Zwischen den Parteien unstreitig ist schließlich, dass die angegriffene Ausführungsform eine Endkappe im Sinne von Merkmal 6 aufweist, die an dem zweiten Ende der Hülse befestigt ist.

III.
Da die angegriffene Ausführungsform mithin ein Erzeugnis darstellt, welches Gegenstand des Klagepatents ist, ohne dass die Beklagte zu einer Nutzung des Klagepatents berechtigt ist (§ 9 S. 2 Nr. 1 PatG), rechtfertigen sich die nachstehenden Rechtsfolgen.

1.
Die Beklagte macht durch das Angebot und den Verkauf der angegriffenen Ausführungsform über das Internet (vgl. Anlage K5) widerrechtlich von der technischen Lehre des Klagepatents Gebrauch, so dass sie gegenüber dem Kläger zur Unterlassung verpflichtet ist (§ 139 Abs. 1 PatG).

2.
Des Weiteren hat die Beklagte dem Kläger Auskunft zu erteilen und Rechnung zu legen (§ 140b PatG, §§ 242, 259 BGB).

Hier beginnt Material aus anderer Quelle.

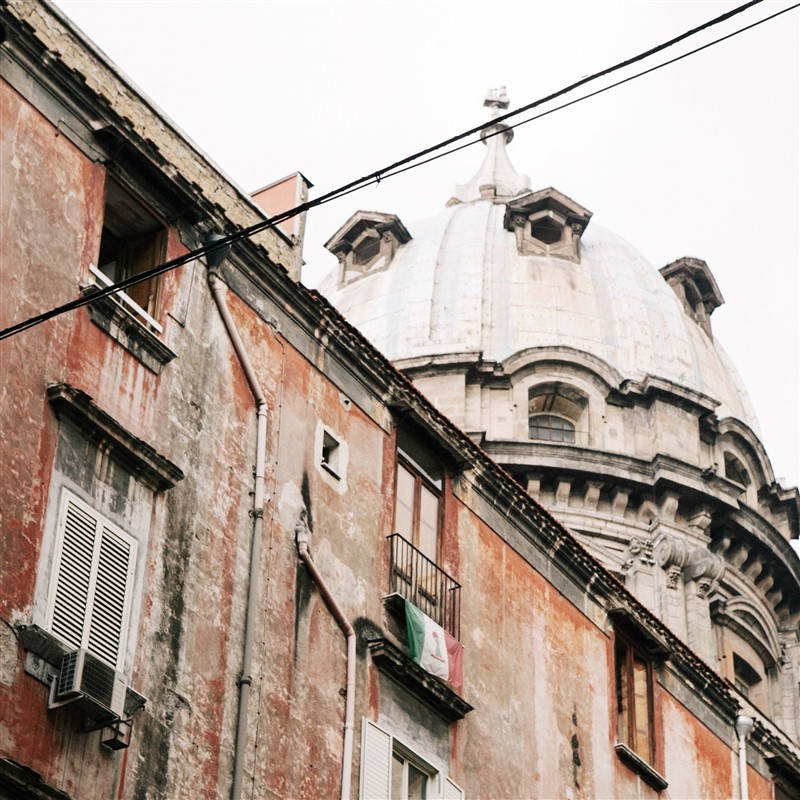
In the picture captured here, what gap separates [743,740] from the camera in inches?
1177

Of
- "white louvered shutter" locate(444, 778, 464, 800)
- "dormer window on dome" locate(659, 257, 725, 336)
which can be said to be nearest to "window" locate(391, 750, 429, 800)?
"white louvered shutter" locate(444, 778, 464, 800)

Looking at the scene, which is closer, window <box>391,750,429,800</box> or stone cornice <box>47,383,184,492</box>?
stone cornice <box>47,383,184,492</box>

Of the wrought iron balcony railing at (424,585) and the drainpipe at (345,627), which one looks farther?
the wrought iron balcony railing at (424,585)

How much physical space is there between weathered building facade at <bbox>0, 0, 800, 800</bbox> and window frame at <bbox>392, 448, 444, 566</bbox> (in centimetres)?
5

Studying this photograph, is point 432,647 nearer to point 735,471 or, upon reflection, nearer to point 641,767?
point 641,767

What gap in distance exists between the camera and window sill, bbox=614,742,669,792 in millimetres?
26312

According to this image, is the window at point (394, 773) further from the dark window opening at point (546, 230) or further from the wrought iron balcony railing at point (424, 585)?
the dark window opening at point (546, 230)

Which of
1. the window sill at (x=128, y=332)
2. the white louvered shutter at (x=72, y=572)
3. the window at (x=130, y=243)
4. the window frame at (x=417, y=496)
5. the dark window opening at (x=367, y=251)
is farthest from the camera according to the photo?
the dark window opening at (x=367, y=251)

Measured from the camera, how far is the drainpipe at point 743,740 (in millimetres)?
29391

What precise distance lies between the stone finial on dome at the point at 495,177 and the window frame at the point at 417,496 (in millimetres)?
→ 41921

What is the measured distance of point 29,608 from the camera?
17328mm

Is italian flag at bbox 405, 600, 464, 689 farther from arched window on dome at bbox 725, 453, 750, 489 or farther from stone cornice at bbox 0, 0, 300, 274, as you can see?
arched window on dome at bbox 725, 453, 750, 489

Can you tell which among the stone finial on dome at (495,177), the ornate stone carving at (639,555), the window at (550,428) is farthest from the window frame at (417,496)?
the stone finial on dome at (495,177)

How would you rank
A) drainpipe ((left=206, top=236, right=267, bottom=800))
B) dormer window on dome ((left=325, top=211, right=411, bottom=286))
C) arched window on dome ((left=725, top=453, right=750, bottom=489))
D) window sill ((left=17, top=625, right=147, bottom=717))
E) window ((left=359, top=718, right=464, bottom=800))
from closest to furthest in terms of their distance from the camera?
window sill ((left=17, top=625, right=147, bottom=717)) < drainpipe ((left=206, top=236, right=267, bottom=800)) < window ((left=359, top=718, right=464, bottom=800)) < arched window on dome ((left=725, top=453, right=750, bottom=489)) < dormer window on dome ((left=325, top=211, right=411, bottom=286))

Der Anspruch auf Auskunft über die Herkunft und den Vertriebsweg der angegriffenen Ausführungsformen ergibt sich aufgrund der unberechtigten Benutzung des Erfindungsgegenstands unmittelbar aus § 140b Abs. 1 PatG, der Umfang der Auskunftspflicht aus § 140b Abs. 3 PatG. Die weitergehende Auskunftspflicht und die Verpflichtung zur Rechnungslegung folgen aus §§ 242, 259 BGB, damit der Kläger in die Lage versetzt wird, einen ihm zustehenden Schadenersatzanspruch zu beziffern. Dieser ergibt sich dem Grunde nach aus § 139 Abs. 2 PatG. Als Fachunternehmen hätte die Beklagte die Patentverletzung durch die angegriffene Ausführungsform bei Anwendung der im Verkehr erforderlichen Sorgfalt erkennen können, § 276 BGB. Der Kläger ist auf die Angaben der Beklagten angewiesen, über die er ohne eigenes Verschulden nicht verfügt, und die Beklagte wird durch die von ihr verlangten Auskünfte nicht unzumutbar belastet. Hinsichtlich der Auskünfte zu den bloßen Angebotsempfängern war der Beklagten ein Wirtschaftsprüfervorbehalt einzuräumen (vgl. Kühnen/Geschke, 4. Auflage, Rn 783-784).

3.
Schließlich hat der Kläger gegen die Beklagte auch einen Anspruch auf Vernichtung der in ihrem Eigentum oder Besitz befindlichen Handluftpumpen „D“ gemäß § 140a Abs. 1 S.1 PatG. Insofern ist davon auszugehen, dass die Beklagte sich im Besitz oder Eigentum entsprechender patentverletzender Erzeugnisse befindet, da sie diese Dritten zum Kauf anbietet. Gegenteiliges hat die Beklagte nicht vorgetragen. Anhaltspunkte dafür, dass sich die Vernichtung als unverhältnismäßig darstellen könnte (§ 140a Abs. 4 PatG), sind nicht ersichtlich.
IV.
Die Kostenentscheidung folgt aus § 92 Abs. 2 Nr. 1 ZPO.
Die Entscheidung zur vorläufigen Vollstreckbarkeit folgt aus den §§ 709 Satz 1, 108 ZPO.
Der Streitwert wird auf 100.000,- Euro festgesetzt.